Rewrite the stretch of records from the start through the line containing "5.07 meters", replacing "bird's long tail" with "bird's tail feathers" and leaving everything else unchanged.
________________________
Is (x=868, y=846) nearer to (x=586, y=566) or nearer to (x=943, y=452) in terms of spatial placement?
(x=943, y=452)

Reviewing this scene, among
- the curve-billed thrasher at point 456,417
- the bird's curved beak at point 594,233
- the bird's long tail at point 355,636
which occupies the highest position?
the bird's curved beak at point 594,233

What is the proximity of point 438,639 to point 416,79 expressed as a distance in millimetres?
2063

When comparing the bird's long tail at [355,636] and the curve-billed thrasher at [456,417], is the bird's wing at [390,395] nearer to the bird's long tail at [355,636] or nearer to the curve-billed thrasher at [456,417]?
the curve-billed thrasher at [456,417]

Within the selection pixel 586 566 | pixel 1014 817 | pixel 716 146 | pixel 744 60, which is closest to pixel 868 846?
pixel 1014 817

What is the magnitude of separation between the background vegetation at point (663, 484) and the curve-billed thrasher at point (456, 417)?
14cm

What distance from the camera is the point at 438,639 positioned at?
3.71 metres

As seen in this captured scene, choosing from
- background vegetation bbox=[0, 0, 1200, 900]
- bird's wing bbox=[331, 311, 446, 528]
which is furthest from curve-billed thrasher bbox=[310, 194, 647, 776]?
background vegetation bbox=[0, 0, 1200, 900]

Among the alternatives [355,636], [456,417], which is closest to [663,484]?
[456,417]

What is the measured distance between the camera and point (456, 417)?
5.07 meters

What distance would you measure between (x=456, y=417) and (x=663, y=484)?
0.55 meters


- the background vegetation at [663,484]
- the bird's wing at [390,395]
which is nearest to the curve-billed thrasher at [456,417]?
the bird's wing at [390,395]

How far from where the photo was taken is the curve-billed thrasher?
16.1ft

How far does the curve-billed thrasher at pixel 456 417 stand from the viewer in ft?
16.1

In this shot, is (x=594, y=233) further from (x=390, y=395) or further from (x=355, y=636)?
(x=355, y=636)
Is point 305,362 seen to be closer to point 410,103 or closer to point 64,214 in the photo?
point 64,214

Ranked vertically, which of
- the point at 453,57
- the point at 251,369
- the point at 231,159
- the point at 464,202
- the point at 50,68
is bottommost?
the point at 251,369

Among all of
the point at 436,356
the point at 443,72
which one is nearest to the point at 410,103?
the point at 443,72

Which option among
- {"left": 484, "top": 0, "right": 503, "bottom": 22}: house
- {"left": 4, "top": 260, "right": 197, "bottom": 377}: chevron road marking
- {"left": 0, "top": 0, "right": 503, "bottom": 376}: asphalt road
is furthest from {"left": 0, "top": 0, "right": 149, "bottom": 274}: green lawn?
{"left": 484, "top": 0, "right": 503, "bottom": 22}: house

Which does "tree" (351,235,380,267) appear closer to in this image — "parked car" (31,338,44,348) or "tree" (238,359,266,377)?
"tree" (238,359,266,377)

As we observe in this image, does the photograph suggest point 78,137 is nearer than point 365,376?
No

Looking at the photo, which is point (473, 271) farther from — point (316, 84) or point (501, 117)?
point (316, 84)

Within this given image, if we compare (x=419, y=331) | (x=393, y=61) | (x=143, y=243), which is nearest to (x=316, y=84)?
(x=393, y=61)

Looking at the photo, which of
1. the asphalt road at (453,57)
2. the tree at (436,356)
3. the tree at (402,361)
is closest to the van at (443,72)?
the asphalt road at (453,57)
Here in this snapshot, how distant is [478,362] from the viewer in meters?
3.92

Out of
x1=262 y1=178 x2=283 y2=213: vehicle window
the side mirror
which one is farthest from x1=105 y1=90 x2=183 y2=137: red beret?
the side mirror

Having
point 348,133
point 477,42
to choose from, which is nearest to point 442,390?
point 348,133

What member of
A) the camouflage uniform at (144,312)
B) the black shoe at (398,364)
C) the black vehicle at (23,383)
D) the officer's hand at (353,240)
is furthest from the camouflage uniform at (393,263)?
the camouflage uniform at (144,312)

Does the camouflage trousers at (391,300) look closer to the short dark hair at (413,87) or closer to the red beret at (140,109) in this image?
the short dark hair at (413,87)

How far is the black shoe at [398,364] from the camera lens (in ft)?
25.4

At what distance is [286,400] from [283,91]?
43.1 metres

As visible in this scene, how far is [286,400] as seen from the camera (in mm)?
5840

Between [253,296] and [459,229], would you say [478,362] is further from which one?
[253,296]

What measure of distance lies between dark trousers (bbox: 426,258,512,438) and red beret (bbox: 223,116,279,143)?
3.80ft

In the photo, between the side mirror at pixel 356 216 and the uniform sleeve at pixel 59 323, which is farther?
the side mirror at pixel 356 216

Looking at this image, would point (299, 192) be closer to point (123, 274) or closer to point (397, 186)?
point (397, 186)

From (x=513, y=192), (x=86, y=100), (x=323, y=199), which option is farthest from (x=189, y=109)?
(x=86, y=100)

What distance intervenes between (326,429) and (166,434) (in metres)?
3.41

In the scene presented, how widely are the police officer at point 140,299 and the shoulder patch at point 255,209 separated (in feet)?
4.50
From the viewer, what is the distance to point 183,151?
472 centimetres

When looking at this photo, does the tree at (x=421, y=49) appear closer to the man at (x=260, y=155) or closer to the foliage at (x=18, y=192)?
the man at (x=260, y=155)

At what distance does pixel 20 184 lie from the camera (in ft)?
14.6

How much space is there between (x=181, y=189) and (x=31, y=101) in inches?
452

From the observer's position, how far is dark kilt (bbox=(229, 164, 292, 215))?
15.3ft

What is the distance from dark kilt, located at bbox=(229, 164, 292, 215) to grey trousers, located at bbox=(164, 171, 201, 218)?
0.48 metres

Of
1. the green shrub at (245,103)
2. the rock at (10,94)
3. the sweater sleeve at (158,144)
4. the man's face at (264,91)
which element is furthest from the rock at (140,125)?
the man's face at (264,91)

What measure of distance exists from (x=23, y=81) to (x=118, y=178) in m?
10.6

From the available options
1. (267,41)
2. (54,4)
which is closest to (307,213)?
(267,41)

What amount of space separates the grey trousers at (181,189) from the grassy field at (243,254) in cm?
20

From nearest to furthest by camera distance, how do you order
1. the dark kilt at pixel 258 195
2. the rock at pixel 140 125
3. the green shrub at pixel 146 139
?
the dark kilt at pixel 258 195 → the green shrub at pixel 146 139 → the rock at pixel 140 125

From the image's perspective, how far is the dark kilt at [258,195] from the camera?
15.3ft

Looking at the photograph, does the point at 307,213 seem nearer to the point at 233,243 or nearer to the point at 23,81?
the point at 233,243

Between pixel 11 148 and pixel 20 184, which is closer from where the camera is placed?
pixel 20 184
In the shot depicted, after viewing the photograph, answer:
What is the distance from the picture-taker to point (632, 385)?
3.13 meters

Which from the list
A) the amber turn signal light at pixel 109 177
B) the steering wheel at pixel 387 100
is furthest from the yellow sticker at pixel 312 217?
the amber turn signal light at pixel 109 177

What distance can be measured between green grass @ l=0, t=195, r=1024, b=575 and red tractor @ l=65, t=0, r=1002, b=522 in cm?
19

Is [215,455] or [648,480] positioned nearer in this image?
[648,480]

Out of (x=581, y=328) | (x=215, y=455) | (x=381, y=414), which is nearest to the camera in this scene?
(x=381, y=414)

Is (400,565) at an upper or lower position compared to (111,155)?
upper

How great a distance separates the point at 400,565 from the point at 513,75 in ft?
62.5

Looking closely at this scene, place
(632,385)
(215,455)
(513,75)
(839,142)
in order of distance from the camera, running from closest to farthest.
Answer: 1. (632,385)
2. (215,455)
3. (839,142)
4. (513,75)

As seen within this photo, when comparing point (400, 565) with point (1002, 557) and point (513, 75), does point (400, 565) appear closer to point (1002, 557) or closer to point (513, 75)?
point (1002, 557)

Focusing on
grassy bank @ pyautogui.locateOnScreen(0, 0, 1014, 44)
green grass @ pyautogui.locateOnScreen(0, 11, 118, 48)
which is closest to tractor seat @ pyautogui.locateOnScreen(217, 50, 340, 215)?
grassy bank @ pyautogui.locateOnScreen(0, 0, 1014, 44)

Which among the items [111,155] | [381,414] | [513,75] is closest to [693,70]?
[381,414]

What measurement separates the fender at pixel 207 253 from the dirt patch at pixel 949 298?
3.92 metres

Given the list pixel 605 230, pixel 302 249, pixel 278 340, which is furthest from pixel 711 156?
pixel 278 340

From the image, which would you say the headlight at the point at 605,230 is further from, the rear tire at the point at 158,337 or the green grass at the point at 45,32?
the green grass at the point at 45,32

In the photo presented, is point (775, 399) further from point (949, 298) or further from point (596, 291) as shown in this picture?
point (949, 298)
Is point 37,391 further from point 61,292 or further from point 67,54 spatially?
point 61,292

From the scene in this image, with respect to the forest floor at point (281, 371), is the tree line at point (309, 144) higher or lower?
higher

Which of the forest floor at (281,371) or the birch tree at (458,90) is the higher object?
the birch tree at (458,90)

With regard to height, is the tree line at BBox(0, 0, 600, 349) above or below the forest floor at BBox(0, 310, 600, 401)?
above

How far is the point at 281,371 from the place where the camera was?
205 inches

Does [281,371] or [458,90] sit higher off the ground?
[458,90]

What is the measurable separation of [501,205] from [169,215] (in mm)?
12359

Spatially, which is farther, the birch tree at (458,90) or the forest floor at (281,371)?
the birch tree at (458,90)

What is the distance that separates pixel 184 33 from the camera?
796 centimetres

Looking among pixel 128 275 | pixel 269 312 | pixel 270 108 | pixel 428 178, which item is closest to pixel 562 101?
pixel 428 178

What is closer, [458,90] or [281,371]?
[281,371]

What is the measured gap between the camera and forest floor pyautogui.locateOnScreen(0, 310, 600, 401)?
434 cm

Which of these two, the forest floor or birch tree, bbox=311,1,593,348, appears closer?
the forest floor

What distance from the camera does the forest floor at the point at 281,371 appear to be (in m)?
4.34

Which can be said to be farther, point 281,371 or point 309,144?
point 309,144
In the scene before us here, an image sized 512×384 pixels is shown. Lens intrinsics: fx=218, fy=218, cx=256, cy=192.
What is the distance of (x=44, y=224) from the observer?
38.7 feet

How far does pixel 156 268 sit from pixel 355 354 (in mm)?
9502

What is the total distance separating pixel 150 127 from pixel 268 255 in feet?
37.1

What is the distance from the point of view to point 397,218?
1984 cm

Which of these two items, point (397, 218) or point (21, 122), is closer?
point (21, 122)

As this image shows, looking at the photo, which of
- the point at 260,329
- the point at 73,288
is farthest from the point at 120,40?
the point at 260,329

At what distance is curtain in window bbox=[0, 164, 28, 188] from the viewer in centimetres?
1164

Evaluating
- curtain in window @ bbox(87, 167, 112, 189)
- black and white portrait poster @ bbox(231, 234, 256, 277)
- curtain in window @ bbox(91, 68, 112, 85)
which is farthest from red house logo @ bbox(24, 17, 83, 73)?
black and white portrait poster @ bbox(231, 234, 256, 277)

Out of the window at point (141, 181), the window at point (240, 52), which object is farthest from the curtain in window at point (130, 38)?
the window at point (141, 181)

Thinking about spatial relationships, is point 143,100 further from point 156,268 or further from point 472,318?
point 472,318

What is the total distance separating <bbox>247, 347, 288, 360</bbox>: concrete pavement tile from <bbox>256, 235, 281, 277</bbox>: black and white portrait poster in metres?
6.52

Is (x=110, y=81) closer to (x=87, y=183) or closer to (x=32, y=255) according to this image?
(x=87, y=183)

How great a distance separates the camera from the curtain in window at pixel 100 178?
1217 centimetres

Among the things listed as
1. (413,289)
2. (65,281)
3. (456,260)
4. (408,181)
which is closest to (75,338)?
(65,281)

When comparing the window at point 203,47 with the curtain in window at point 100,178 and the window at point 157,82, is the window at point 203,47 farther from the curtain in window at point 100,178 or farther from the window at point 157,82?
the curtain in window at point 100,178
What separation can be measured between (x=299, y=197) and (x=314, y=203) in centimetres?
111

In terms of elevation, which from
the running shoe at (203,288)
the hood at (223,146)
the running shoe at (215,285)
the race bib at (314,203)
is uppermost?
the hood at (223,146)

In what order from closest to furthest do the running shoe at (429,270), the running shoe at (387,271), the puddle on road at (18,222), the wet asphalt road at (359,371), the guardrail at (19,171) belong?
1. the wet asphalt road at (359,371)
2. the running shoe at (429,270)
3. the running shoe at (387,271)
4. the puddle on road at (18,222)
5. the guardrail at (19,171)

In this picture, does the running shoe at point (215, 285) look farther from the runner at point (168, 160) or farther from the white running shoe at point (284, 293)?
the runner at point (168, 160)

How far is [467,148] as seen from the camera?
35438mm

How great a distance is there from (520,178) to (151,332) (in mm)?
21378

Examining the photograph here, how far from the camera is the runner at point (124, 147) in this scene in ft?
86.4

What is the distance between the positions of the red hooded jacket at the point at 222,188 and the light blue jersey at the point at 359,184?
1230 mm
________________________
--- REPLY ---
Is (x=868, y=846) nearer to (x=586, y=566) or nearer to (x=943, y=452) in terms of spatial placement?
(x=943, y=452)

Reviewing this scene, among
- the curve-billed thrasher at point 456,417
- the bird's curved beak at point 594,233
- the bird's tail feathers at point 355,636
which occupies the highest position?
the bird's curved beak at point 594,233

What is the proximity of point 438,639 to point 416,79 expressed as a distance in millimetres?
2063

When comparing the bird's tail feathers at [355,636] and the curve-billed thrasher at [456,417], is the bird's wing at [390,395] nearer to the bird's tail feathers at [355,636] or nearer to the curve-billed thrasher at [456,417]?
the curve-billed thrasher at [456,417]

Within the selection pixel 586 566 | pixel 1014 817 | pixel 716 146 | pixel 744 60, which is closest to pixel 868 846?
pixel 1014 817

What is the magnitude of separation between the background vegetation at point (663, 484) and the curve-billed thrasher at point (456, 417)?
14cm

What distance from the camera is the point at 438,639 positioned at?
3.71 metres

As seen in this captured scene, choosing from
- background vegetation bbox=[0, 0, 1200, 900]
- bird's wing bbox=[331, 311, 446, 528]
which is furthest from curve-billed thrasher bbox=[310, 194, 647, 776]?
background vegetation bbox=[0, 0, 1200, 900]

Among the alternatives [355,636], [456,417], which is closest to [663,484]?
[456,417]

What is the measured distance between the camera and point (456, 417)?
5.07 meters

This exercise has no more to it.